There have been quite a few tools around for finding stuff in a bunch of files, something I wanna do quite frequently. Which tool should we use? Let’s briefly compare four of the most well known tools, grep, git grep, ack and ag.
Grep is a command-line utility for searching plain-text data sets for lines matching a regular expression. Grep was originally developed for the Unix operating system, but is available today for all Unix-like systems. It’s what I’ve been using so far to search through source files. It can be slow in big repositories with many binary artifacts, even when telling grep to skip those.
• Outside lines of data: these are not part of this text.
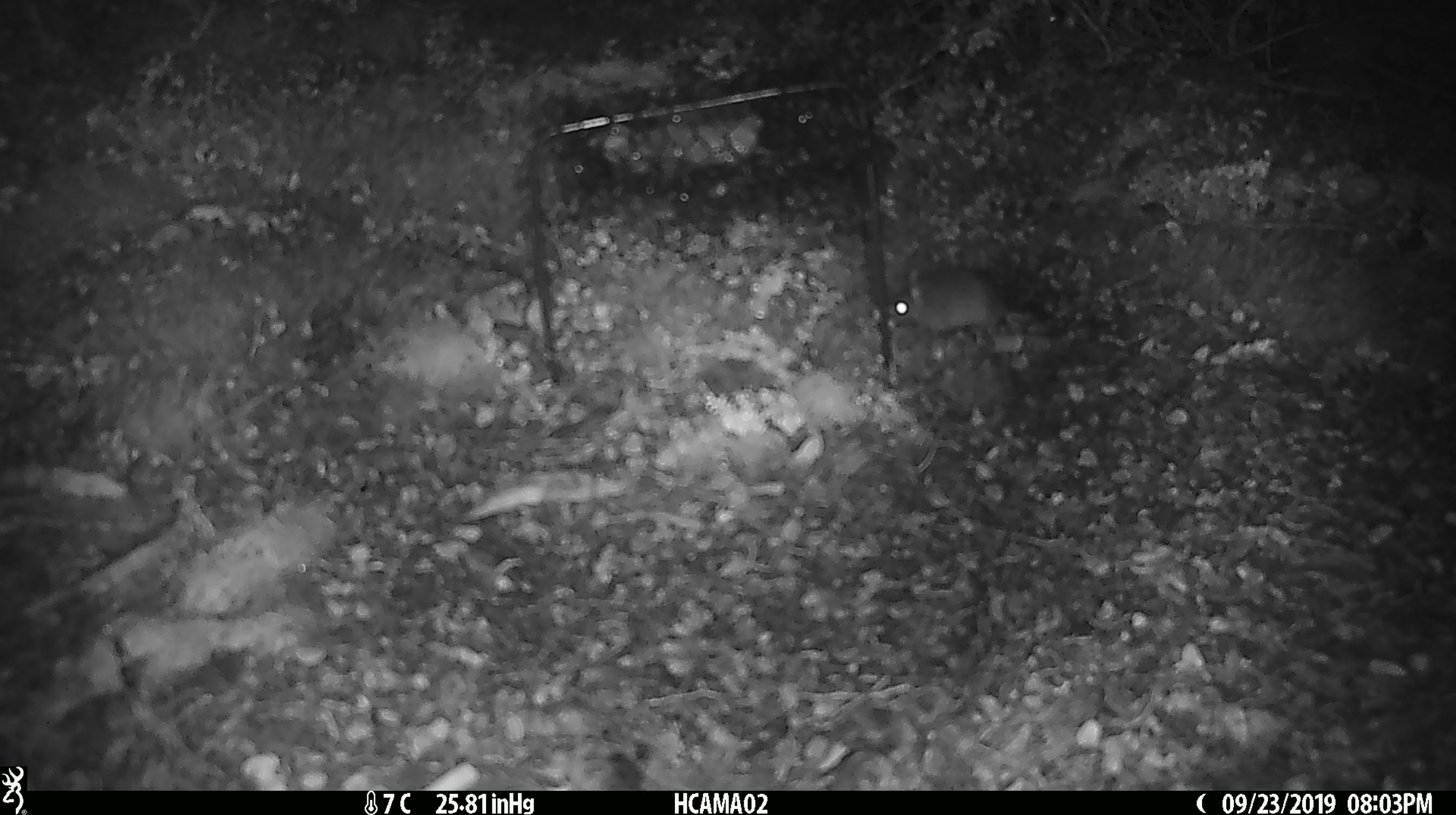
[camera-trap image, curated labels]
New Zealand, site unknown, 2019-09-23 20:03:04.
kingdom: Animalia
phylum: Chordata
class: Mammalia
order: Rodentia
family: Muridae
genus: Mus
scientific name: Mus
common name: mouse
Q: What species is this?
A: Mouse (Mus).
But on individual files it is blazingly fast.
Ack has started in 2005 as an improvement over grep. If you know GNU grep, you know most of ack’s switches, too. Word-only searching with -w, case-insensitive searching with -i, etcetera. However, I find that it’s not really an improvement over grep. The claimed improvements from betterthangrep.com are
- It’s fast | Ack is slow compared to Grep
- It’s portable | Grep is even available on the most ancient unix systems, and on windows via mingw or gitbash
- It ignores VCS directories | This is a file find feature, not a pattern match feature
- Better search results | I.e. a whitelist of filetypes, which I don’t find an improvement. Again, this is a file find feature.
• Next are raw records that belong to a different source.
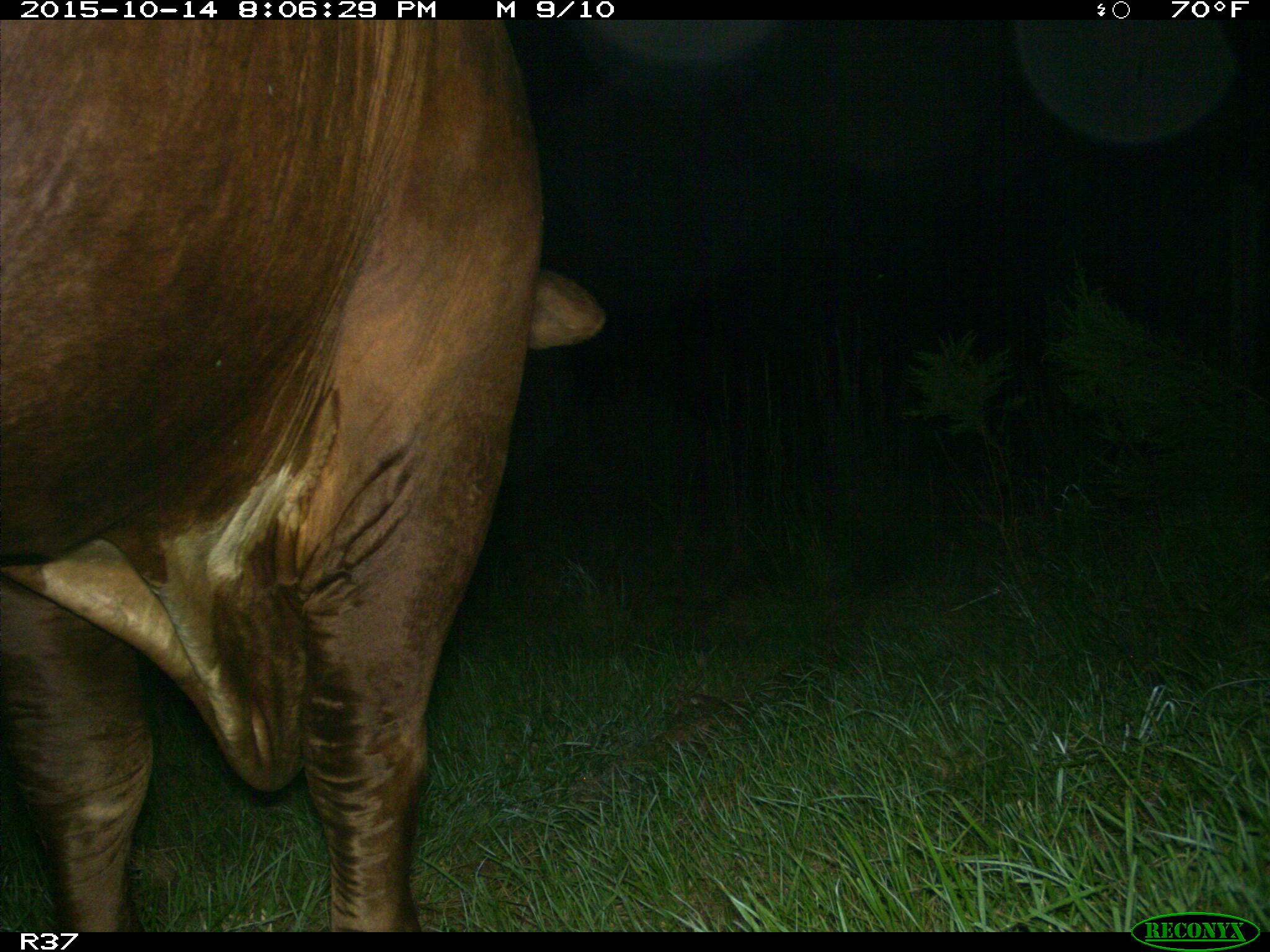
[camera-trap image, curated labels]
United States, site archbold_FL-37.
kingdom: Animalia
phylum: Chordata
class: Mammalia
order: Artiodactyla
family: Bovidae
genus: Bos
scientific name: Bos taurus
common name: domestic cow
- Easy filetype specifications | This is a file find feature
- Creates lists of files without searching | This is a file find feature
- Match highlighting | Grep can do this with the –color switch
- Perl regular expressions | Grep can do this with the -P switch
- Command switches much like GNU grep | Well, guess what…
- “ack” is shorter than “grep” to type | alias ack=grep
So, Ack is slower and the easier CLI interface with slightly more advanced file finding features don’t justify the complete rewrite, that could have been just a CLI wrapper.
Ag is a mostly-compatible clone of Ack, started in 2011. Written in C, mostly by Geoff Greer. It uses tricks like pthreads, memory-mapped IO, Boyer-Moore-Horspool strstr(), and PCRE’s JIT to improve performance. It also supports some extra features, such as obeying gitignore/hgignore/svn:ignore.
The searching tool shipped with git, called ‘git grep’ defaults to searching in the files that are tracked by git. This is fast and convenient, since Git grep can easily search through previous revisions, although I rarely need this.
git grep foo HEAD^
git checkout HEAD^; grep -R foo .; git checkout --
Git grep also improves the way filetypes can be specified
git grep 'test 123' -- \*.cpp \*.h
as opposed to
grep 'test 123' --include=\*.cpp --include=\*.h
Most importantly, git grep is faster than ack and ag, since it both utilizes the VCS file index and the blazingly fast pattern match tool called grep. So, we should not use Ack or Ag, but stick with
alias gg=git grep -IPn --color # For searching in repositories
alias gr=grep -rIPn --color # For searching outside outside repositories (or maybe non-tracked files)